Stored data
------------

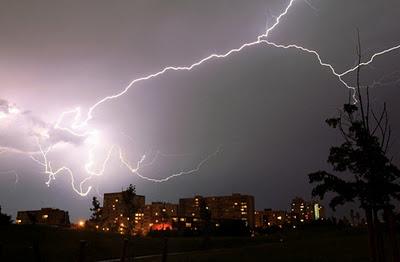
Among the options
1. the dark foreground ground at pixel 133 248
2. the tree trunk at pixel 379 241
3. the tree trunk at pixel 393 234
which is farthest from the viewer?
the dark foreground ground at pixel 133 248

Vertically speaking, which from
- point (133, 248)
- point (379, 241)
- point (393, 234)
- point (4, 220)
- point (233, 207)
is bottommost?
point (133, 248)

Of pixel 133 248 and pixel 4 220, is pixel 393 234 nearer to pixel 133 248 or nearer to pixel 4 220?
pixel 133 248

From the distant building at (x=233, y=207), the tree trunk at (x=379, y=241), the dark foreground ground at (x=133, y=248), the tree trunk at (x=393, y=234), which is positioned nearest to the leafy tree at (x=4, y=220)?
the dark foreground ground at (x=133, y=248)

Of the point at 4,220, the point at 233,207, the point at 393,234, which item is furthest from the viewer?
the point at 233,207

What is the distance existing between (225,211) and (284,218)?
2558cm

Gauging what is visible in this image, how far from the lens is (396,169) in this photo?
1052 cm

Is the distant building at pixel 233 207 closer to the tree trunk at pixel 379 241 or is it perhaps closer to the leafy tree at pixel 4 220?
the leafy tree at pixel 4 220

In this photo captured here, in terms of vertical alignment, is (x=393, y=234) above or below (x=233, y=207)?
below

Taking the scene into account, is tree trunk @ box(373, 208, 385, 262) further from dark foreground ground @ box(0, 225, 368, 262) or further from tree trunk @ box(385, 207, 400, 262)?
dark foreground ground @ box(0, 225, 368, 262)

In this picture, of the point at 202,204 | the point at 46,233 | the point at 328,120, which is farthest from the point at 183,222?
the point at 328,120

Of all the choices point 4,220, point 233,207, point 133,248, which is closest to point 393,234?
point 133,248

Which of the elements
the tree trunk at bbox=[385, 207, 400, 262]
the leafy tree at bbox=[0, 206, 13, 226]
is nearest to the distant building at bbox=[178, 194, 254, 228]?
the leafy tree at bbox=[0, 206, 13, 226]

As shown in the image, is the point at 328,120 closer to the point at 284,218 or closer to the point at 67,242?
the point at 67,242

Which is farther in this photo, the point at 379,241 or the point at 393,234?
the point at 379,241
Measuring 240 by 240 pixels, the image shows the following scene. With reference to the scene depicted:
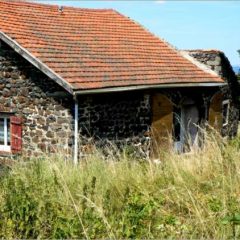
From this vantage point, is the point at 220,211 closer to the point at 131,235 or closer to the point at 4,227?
the point at 131,235

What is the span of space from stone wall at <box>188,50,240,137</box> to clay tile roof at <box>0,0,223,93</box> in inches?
27.7

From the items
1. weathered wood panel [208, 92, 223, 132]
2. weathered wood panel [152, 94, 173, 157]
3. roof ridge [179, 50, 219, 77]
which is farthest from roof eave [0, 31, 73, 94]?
roof ridge [179, 50, 219, 77]

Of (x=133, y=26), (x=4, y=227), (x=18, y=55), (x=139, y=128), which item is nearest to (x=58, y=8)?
(x=133, y=26)

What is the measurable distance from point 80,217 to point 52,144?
7701 millimetres

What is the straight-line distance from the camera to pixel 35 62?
12.3m

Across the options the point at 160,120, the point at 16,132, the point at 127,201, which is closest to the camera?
the point at 127,201

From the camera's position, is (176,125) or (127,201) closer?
(127,201)

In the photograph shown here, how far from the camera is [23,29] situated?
546 inches

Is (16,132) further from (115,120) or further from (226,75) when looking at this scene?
(226,75)

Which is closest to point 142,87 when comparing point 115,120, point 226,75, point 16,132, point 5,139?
point 115,120

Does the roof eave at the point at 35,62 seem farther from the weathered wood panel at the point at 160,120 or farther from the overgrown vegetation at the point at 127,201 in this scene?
the overgrown vegetation at the point at 127,201

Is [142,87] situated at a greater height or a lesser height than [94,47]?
lesser

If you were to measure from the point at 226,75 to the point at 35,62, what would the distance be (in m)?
9.93

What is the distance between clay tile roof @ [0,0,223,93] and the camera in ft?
42.3
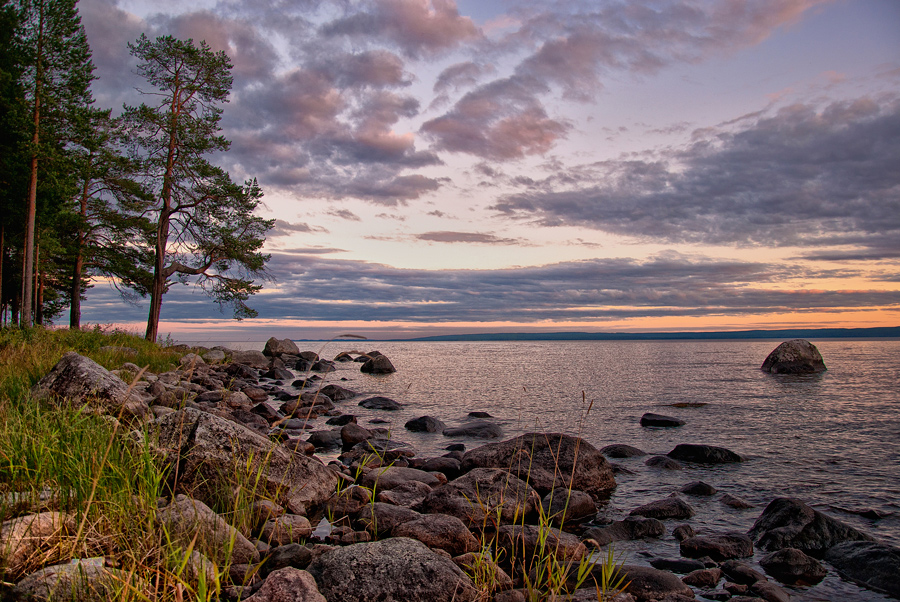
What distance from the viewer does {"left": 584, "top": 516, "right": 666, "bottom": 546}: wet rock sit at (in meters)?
6.43

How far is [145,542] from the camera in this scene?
374 cm

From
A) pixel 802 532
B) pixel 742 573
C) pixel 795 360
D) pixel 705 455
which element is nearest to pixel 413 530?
pixel 742 573

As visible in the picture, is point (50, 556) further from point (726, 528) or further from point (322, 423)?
point (322, 423)

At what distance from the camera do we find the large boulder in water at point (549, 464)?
8.30 m

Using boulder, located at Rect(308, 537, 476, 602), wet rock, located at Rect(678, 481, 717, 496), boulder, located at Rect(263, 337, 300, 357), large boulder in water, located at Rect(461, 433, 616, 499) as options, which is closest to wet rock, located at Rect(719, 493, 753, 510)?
wet rock, located at Rect(678, 481, 717, 496)

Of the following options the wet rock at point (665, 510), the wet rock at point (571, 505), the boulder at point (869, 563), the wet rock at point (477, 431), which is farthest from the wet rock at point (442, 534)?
the wet rock at point (477, 431)

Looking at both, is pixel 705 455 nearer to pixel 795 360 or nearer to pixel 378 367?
pixel 378 367

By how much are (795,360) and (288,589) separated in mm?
39196

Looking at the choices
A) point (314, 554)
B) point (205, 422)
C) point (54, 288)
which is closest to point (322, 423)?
point (205, 422)

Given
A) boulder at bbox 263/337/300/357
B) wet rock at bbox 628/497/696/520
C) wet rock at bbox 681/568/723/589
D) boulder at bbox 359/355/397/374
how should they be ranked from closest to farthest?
wet rock at bbox 681/568/723/589
wet rock at bbox 628/497/696/520
boulder at bbox 359/355/397/374
boulder at bbox 263/337/300/357

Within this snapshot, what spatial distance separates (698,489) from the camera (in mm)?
8508

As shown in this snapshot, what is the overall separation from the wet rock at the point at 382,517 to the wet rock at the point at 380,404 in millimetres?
12228

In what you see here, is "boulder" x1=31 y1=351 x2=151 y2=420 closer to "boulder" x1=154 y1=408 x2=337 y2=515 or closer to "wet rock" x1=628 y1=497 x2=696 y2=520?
"boulder" x1=154 y1=408 x2=337 y2=515

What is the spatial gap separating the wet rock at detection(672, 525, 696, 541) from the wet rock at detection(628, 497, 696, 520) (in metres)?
0.64
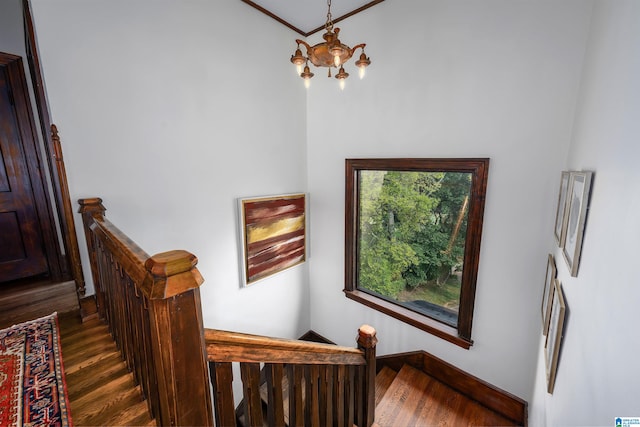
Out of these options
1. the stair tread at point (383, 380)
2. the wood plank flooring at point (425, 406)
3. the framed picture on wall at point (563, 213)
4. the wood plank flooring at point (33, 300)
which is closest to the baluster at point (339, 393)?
the wood plank flooring at point (425, 406)

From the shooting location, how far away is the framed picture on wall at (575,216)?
100 cm

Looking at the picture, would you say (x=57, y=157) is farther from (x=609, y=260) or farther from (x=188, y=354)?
(x=609, y=260)

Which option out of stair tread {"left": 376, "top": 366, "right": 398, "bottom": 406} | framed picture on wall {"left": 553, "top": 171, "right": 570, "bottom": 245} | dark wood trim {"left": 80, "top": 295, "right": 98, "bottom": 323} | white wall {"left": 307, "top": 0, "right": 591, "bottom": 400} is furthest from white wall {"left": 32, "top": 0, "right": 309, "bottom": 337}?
framed picture on wall {"left": 553, "top": 171, "right": 570, "bottom": 245}

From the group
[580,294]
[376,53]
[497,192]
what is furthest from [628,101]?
[376,53]

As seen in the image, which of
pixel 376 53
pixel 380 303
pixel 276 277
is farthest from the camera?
pixel 276 277

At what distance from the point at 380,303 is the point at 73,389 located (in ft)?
8.14

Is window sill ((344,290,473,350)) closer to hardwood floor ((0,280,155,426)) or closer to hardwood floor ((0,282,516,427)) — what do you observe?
hardwood floor ((0,282,516,427))

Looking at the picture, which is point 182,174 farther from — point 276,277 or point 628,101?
point 628,101

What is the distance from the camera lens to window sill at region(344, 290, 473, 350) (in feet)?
7.78

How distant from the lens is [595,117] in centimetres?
109

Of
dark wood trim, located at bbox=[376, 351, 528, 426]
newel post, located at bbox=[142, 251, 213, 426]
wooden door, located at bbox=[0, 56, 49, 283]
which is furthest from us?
dark wood trim, located at bbox=[376, 351, 528, 426]

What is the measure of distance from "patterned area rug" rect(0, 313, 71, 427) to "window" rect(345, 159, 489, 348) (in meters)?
2.40

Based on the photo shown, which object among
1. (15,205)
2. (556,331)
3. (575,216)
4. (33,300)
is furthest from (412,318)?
(15,205)

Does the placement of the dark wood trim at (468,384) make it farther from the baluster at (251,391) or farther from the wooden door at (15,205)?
the wooden door at (15,205)
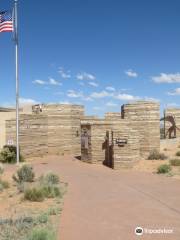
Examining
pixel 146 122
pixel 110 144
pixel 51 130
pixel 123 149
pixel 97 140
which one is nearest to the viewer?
pixel 123 149

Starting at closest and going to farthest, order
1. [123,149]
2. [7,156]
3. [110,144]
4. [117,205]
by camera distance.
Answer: [117,205] → [123,149] → [110,144] → [7,156]

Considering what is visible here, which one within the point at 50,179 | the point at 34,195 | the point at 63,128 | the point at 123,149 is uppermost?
the point at 63,128

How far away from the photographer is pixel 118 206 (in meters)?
12.1

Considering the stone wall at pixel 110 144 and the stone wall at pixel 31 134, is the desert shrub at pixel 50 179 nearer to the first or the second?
the stone wall at pixel 110 144

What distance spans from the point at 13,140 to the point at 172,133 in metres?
15.0

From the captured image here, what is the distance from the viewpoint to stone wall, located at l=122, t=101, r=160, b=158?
1051 inches

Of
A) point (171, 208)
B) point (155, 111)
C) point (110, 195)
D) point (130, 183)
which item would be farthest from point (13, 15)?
point (171, 208)

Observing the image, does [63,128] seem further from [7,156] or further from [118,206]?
[118,206]

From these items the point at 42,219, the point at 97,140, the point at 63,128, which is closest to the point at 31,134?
the point at 63,128

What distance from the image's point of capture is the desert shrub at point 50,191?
14.1 m

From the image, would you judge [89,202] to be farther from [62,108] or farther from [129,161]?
[62,108]

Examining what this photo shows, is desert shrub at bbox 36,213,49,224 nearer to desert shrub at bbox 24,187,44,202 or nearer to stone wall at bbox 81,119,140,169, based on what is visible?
desert shrub at bbox 24,187,44,202

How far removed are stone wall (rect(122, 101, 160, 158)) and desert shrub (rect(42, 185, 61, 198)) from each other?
1286 centimetres

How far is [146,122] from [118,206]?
15074mm
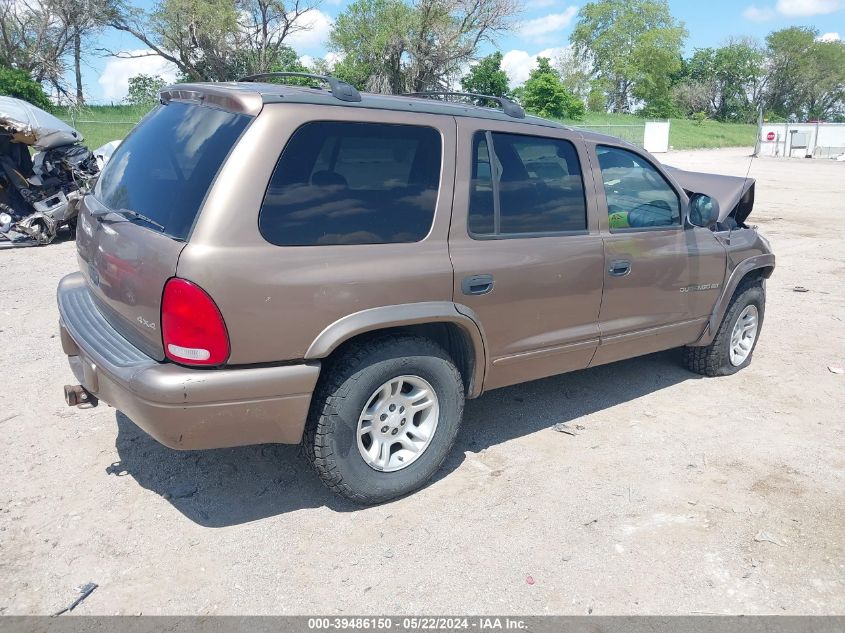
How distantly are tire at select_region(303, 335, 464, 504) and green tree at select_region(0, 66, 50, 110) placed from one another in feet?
94.2

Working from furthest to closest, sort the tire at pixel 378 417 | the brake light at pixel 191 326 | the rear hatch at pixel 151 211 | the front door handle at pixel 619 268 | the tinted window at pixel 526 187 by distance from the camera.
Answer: the front door handle at pixel 619 268 → the tinted window at pixel 526 187 → the tire at pixel 378 417 → the rear hatch at pixel 151 211 → the brake light at pixel 191 326

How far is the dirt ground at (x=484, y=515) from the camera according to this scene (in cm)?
299

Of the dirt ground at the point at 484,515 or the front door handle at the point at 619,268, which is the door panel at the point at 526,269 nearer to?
the front door handle at the point at 619,268

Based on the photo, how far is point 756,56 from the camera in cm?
9644

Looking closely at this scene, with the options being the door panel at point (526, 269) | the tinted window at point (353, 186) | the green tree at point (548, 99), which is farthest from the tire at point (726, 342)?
the green tree at point (548, 99)

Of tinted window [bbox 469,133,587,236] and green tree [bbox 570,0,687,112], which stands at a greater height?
green tree [bbox 570,0,687,112]

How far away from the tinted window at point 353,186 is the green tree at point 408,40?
44.4 meters

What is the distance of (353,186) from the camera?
10.9 feet

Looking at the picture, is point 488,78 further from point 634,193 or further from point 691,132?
point 634,193

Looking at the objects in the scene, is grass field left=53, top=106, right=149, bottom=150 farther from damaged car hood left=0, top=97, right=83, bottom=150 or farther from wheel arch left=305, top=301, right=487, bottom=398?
wheel arch left=305, top=301, right=487, bottom=398

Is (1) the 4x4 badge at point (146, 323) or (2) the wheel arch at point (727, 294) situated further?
(2) the wheel arch at point (727, 294)

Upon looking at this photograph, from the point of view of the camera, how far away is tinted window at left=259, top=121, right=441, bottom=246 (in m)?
3.13

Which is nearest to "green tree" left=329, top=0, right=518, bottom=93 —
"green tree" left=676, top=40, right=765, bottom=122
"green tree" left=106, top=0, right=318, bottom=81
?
"green tree" left=106, top=0, right=318, bottom=81

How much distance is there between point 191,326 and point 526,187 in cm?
196
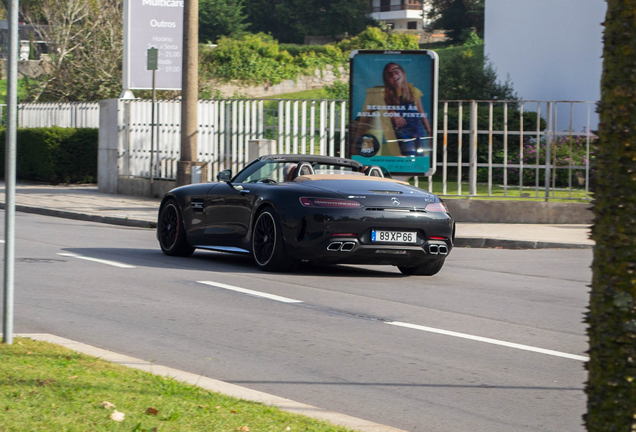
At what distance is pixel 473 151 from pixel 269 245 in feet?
27.1

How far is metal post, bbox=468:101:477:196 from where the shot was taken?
57.4ft

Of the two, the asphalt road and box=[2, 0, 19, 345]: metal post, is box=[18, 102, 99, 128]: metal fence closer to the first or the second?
the asphalt road

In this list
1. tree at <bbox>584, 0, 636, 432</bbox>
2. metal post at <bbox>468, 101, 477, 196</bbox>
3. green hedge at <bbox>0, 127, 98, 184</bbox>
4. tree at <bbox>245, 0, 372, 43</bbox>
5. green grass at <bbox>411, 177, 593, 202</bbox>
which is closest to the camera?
tree at <bbox>584, 0, 636, 432</bbox>

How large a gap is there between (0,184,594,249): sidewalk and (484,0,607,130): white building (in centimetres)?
1419

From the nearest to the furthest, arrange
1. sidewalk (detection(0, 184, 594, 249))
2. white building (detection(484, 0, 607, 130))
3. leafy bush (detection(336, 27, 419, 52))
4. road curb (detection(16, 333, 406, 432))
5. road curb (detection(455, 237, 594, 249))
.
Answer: road curb (detection(16, 333, 406, 432)) → road curb (detection(455, 237, 594, 249)) → sidewalk (detection(0, 184, 594, 249)) → white building (detection(484, 0, 607, 130)) → leafy bush (detection(336, 27, 419, 52))

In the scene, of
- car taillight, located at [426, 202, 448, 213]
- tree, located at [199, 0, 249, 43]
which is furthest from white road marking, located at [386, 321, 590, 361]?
tree, located at [199, 0, 249, 43]

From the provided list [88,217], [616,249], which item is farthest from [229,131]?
[616,249]

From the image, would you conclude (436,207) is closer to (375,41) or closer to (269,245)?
(269,245)

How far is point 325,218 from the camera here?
32.4 ft

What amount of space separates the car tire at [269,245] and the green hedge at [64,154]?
17490 mm

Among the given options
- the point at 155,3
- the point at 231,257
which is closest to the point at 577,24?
the point at 155,3

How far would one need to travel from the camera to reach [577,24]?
3023 centimetres

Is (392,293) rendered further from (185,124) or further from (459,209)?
(185,124)

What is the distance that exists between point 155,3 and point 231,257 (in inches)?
617
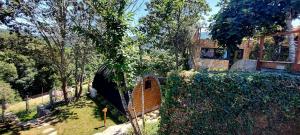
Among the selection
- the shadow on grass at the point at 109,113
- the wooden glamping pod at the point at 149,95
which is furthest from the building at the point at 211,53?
the shadow on grass at the point at 109,113

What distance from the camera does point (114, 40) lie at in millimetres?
7828

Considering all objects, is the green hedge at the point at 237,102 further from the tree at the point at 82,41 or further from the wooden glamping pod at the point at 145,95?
the wooden glamping pod at the point at 145,95

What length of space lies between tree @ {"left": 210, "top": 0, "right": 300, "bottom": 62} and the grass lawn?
7.59 meters

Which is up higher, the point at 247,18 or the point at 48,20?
the point at 48,20

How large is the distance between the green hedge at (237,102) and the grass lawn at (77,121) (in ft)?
21.7

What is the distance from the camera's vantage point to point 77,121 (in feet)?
46.3

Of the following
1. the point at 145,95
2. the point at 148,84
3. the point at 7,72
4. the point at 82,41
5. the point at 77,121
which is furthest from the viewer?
the point at 7,72

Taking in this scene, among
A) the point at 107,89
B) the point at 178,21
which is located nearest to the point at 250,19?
the point at 178,21

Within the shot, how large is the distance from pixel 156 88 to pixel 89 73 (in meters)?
10.9

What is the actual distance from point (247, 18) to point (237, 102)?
12.0 ft

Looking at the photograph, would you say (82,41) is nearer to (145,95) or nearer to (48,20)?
(48,20)

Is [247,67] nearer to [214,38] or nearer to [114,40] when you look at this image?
[214,38]

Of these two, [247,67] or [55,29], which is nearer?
[247,67]

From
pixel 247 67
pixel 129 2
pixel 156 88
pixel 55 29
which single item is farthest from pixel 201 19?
pixel 129 2
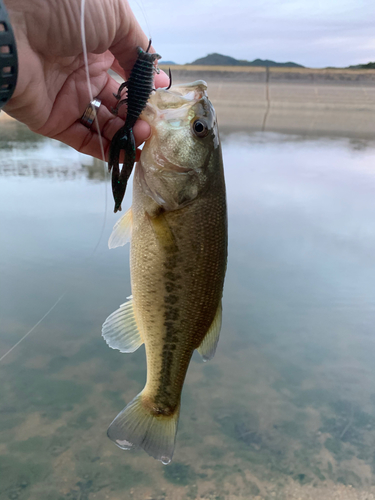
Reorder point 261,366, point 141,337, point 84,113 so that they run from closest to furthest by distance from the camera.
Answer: point 141,337
point 84,113
point 261,366

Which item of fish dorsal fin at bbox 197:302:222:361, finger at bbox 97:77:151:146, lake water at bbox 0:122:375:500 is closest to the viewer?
fish dorsal fin at bbox 197:302:222:361

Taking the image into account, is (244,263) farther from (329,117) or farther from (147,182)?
(329,117)

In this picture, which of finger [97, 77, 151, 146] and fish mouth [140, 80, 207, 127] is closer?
fish mouth [140, 80, 207, 127]

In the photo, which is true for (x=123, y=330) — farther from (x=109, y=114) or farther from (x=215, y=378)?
(x=215, y=378)

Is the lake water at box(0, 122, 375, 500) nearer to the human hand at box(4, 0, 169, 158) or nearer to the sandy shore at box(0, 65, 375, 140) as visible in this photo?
the human hand at box(4, 0, 169, 158)

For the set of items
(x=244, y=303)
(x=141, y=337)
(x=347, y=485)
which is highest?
(x=141, y=337)

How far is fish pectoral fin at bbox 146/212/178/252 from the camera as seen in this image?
A: 104 centimetres

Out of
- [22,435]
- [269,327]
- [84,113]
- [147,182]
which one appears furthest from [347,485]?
[84,113]

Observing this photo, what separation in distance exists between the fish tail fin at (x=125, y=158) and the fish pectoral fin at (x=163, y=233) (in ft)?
0.39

------------

**Exercise requirements**: Rewrite the stretch of the data above from the line containing "Looking at the picture, which" through the line containing "Answer: [117,205] →" as a numbered list, one line per item, skipping blank lines and leaving out the pictures.

**Right answer**:
1. Looking at the picture, which is point 182,174 farther from — point 276,277 or point 628,101?
2. point 628,101
3. What is the distance from the camera lens to window sill at region(344, 290, 473, 350) (in feet)?
4. 7.78
5. How distant from the lens is [595,117] in centimetres?
6. 109
7. Of
8. dark wood trim, located at bbox=[376, 351, 528, 426]
9. newel post, located at bbox=[142, 251, 213, 426]
10. wooden door, located at bbox=[0, 56, 49, 283]
11. which is furthest from us?
12. dark wood trim, located at bbox=[376, 351, 528, 426]
13. What is the measure of distance from "patterned area rug" rect(0, 313, 71, 427) to "window" rect(345, 159, 489, 348) (in meters)?
14. 2.40
15. Based on the photo shown, which object among
16. 1. (15,205)
17. 2. (556,331)
18. 3. (575,216)
19. 4. (33,300)
20. is furthest from (412,318)?
21. (15,205)
22. Does the placement of the dark wood trim at (468,384) make it farther from the baluster at (251,391) or farther from the wooden door at (15,205)?
23. the wooden door at (15,205)
24. Examining
25. pixel 146 122
26. pixel 110 144
27. pixel 51 130
28. pixel 123 149
29. pixel 97 140
30. which one is nearest to the viewer?
31. pixel 123 149
32. Starting at closest and going to farthest, order
33. 1. [123,149]
34. 2. [7,156]
35. 3. [110,144]
36. 4. [117,205]
37. by camera distance.
38. Answer: [117,205] → [123,149] → [110,144] → [7,156]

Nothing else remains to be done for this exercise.